= YOUR INSTRUCTIONS =
All of the data below should be returned exactly.

= RAW DATA =
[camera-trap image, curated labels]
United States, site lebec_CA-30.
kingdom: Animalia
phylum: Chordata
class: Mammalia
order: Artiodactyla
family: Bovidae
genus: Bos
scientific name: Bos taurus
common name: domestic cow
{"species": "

= RESPONSE AREA =
[camera-trap image, curated labels]
United States, site lebec_CA-30.
kingdom: Animalia
phylum: Chordata
class: Mammalia
order: Artiodactyla
family: Bovidae
genus: Bos
scientific name: Bos taurus
common name: domestic cow
{"species": "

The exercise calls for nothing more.